I ricercatori hanno quindi esaminato quei campioni per sapere dove si era inserito il provirus nel DNA delle cellule T. Questa analisi minuziosa ha rivelato che quando il provirus dell’HIV si inserisce in un gene chiamato STAT3 e in un altro gene chiamato LCK , può spingere le cellule con quei provirus ad attivare la proliferazione cellulare. Con ulteriori mutazioni non virali in altri geni umani, ciò può provocare linfomi a cellule T.
“Questo è un processo complicato e in più fasi che richiede eventi rari – l’inserimento nei geni STAT3 e LCK nel punto giusto – anche solo per avviare il cancro”, ha affermato Mellors, che è anche capo della Divisione delle malattie infettive presso UPMC. “Come medico, sono rassicurato sul fatto che questi eventi sono rari. Anche se dobbiamo essere consapevoli del potenziale dell’HIV di causare linfomi, è un evento così raro che non è ancora necessario aumentare l’ansia“.

_Dati forniti_
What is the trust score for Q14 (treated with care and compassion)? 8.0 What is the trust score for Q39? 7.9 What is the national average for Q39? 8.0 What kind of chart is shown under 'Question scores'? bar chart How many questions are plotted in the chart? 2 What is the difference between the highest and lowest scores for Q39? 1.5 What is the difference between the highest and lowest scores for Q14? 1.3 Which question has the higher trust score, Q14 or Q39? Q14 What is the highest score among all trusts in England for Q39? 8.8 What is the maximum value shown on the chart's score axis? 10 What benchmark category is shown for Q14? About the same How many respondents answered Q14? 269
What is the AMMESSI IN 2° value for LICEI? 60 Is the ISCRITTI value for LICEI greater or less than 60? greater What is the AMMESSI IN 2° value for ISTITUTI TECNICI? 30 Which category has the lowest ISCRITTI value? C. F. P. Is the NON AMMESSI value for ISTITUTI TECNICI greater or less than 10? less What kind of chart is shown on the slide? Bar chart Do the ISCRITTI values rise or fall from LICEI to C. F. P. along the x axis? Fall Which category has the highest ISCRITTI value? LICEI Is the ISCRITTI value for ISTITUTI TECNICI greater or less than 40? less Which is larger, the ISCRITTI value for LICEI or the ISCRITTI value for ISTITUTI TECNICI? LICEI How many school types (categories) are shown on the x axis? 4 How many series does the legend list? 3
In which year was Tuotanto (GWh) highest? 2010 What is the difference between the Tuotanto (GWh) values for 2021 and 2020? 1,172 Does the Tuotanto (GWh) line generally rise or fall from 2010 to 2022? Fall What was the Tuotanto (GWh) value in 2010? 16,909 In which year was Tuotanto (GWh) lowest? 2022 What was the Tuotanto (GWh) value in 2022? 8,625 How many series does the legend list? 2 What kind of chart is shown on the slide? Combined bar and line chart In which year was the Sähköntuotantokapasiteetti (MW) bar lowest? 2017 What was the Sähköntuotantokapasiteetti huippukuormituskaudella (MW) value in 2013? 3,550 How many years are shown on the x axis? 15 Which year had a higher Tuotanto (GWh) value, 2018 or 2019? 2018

_Consegna 1_
Rispondere alle domande seguenti sul brano relativo al provirus dell'HIV.
(a) In quali due geni l'inserimento del provirus può spingere le cellule ad attivare la proliferazione cellulare?
(b) Di quale divisione presso UPMC è capo Mellors?
(c) Che cosa deve aggiungersi all'inserimento del provirus perché si possano provocare linfomi a cellule T?
_Consegna 2_
Riportare senza modifiche il tratto del brano relativo al provirus dell'HIV che va da "I ricercatori hanno" fino a "a cellule T.".
Fare riferimento esclusivamente al brano.

_Risposta attesa 1_
(a) STAT3 e LCK.
(b) La Divisione delle malattie infettive.
(c) Ulteriori mutazioni non virali in altri geni umani.

_Risposta attesa 2_
I ricercatori hanno quindi esaminato quei campioni per sapere dove si era inserito il provirus nel DNA delle cellule T. Questa analisi minuziosa ha rivelato che quando il provirus dell’HIV si inserisce in un gene chiamato STAT3 e in un altro gene chiamato LCK , può spingere le cellule con quei provirus ad attivare la proliferazione cellulare. Con ulteriori mutazioni non virali in altri geni umani, ciò può provocare linfomi a cellule T.